TASK BRIEF = According to the article on workers' compensation insurance, what is the largest driver of loss severity?

DOCUMENT TEXT =
--

The workers' compensation insurance sector's rising profits may face a threat now from increasing accident year losses, according to a new study by Conning Research and Consulting.

Insurers who address the root causes of severity growth can protect their profitability, the report noted.

Mark Jablonowski, analyst at Conning Research & Consulting, said the workers' comp line of insurance has seen a steady decrease in frequency over the past ten years.

"But total incurred losses are climbing and continue to be driven by [individual claim] severity," he said.

Focusing on severity factors such as the cost of medical services, utilization rates, and claims management can help to control the overall severity of loss.

"The 'missing link' may be attention to injury prevention," said Mr. Jablonowski.

The chief concern today is the increase in loss severity in the face of a softening market.

The largest driver of severity remains medical costs, which in workers' comp are growing at more than twice the rate of the medical consumer price index, the report notes.

But, there are also more fundamental drivers of severity inherent in the root causes of claims, said Stephan Christiansen, director of research at Conning.

"By addressing these components of severity, insurers can target their efforts toward improving overall cost trends in workers' compensation," he said. "This can help them avoid the potential soft market price squeeze that can rapidly reverse recent gains and allow insurers to maintain profitability."

Severity factors such as the aging, work force and increases in claims from riskier sectors such as construction seem to be on the rise, which Mr. Jablonski noted, could threaten profits in years to come if the market softening continues.

--

DATA =
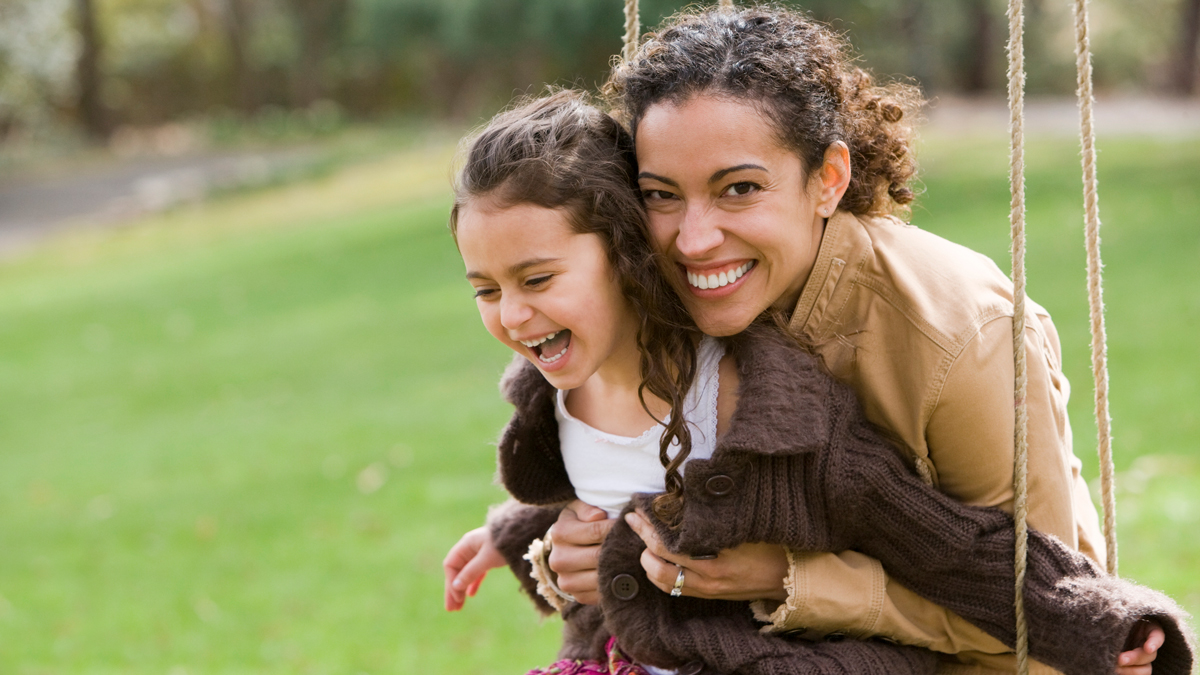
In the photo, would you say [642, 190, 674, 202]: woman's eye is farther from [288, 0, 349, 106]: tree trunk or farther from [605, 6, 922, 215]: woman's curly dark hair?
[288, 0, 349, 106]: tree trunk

--

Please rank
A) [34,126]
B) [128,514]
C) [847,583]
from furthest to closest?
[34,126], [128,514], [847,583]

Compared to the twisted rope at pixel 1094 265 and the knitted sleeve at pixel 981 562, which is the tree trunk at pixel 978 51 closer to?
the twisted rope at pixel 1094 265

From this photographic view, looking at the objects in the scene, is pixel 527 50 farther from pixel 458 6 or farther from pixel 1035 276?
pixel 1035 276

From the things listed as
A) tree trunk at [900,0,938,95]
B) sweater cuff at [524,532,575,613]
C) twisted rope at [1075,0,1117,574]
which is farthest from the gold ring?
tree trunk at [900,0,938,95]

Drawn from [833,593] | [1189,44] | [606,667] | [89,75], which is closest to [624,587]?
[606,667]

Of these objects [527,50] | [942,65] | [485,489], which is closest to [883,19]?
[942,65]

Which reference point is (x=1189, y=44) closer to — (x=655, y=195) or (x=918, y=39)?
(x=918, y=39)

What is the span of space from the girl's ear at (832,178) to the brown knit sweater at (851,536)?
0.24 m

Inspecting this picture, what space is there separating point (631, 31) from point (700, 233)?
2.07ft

--

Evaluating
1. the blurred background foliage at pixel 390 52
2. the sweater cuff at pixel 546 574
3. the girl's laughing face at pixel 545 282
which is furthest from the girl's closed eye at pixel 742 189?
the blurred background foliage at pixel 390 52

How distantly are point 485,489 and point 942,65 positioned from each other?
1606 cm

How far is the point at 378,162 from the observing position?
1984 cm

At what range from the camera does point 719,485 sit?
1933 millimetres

--

WRITTEN SOLUTION = Medical costs, which in workers' comp are growing at more than twice the rate of the medical consumer price index.